The trickiest bugs are often those that span multiple layers, or involve leaky abstraction boundaries between layers. These bugs are often impossible to understand at a single layer of the abstraction stack, and sometimes require the ability to view a behavior from multiple levels of abstractions at once to fully understand. These bugs practically require finding someone on your team who is comfortable moving between multiple layers of the stack, in order to track down; on the flip side, to the engineers with the habit of so moving around anyways, these bugs often represent an engaging challenge and form the basis of their favorite war stories.

A deeply related habit to trying to learn about the underlying layers of a software stack is the habit of trying to understand software by building detailed mental models of the underlying system.

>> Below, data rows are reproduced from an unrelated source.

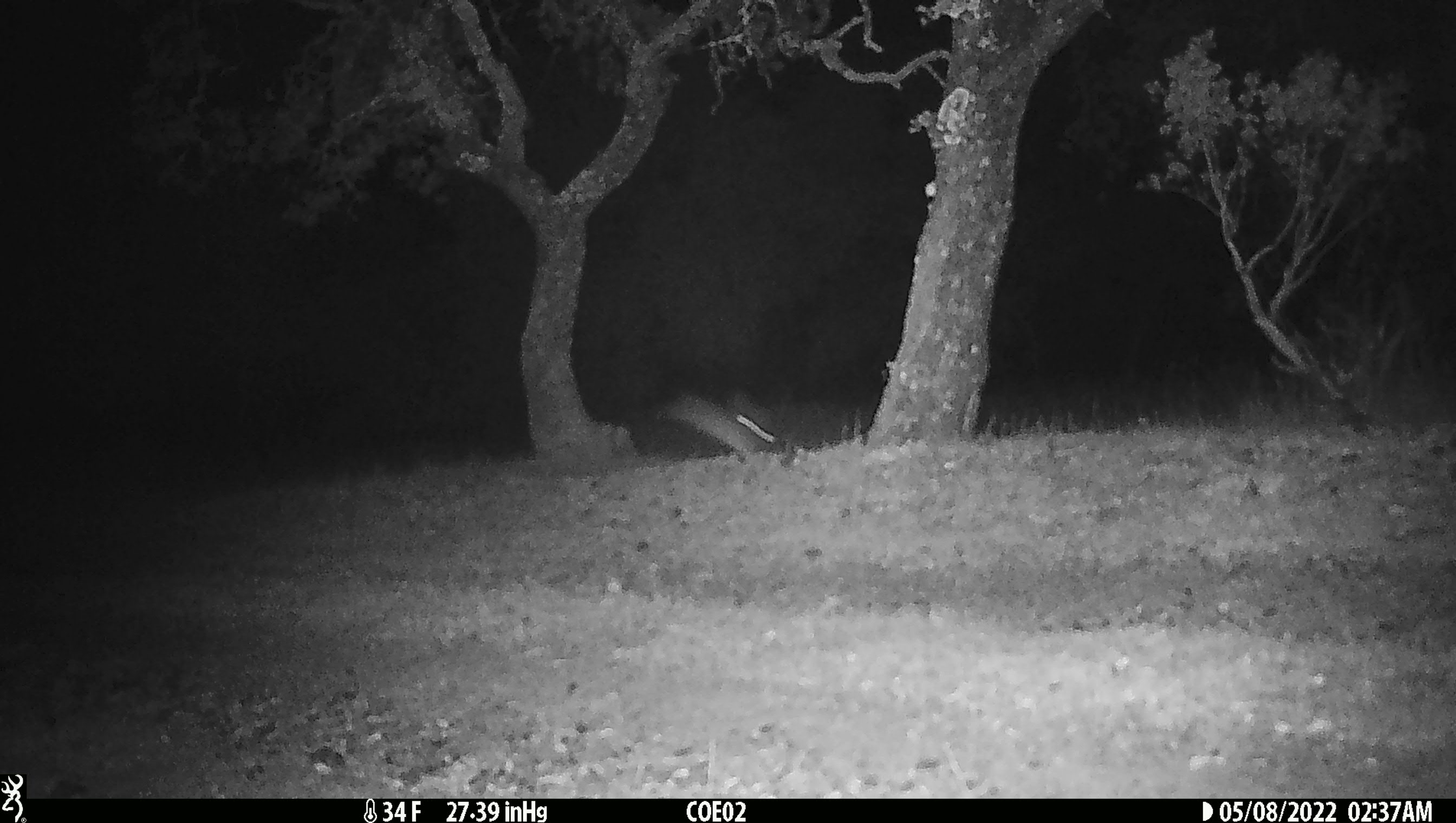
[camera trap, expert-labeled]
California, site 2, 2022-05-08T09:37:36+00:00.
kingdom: Animalia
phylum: Chordata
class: Mammalia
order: Lagomorpha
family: Leporidae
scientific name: Leporidae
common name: rabbit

Instead of understanding systems (languages, libraries, APIs, etc) solely as collections of rules and behaviors and edge-cases, I try to build a smaller model of their core primitives, and the rules or principles that generate the larger behaviors of the system.

As a corollary of having good mental models of software systems, and of those systems being mostly deterministic, it becomes possible to make fairly detailed inferences about program state and behavior off of a a small number of observations about its behavior at points in time (perhaps a stack trace, or a log line, or a core dump). In the most extreme examples, a developer can sometimes root-cause a buggy behavior based on a single encounter with a bug. With a rich mental model of the system and the code at hand, you can perform backwards reasoning in the form of deductions like “Ah, if this field is set to NULL, someone must have set it … the only code that sets that field is {here}, {here}, and {here} … only the first and third could ever be called with a NULL argument …” and so on.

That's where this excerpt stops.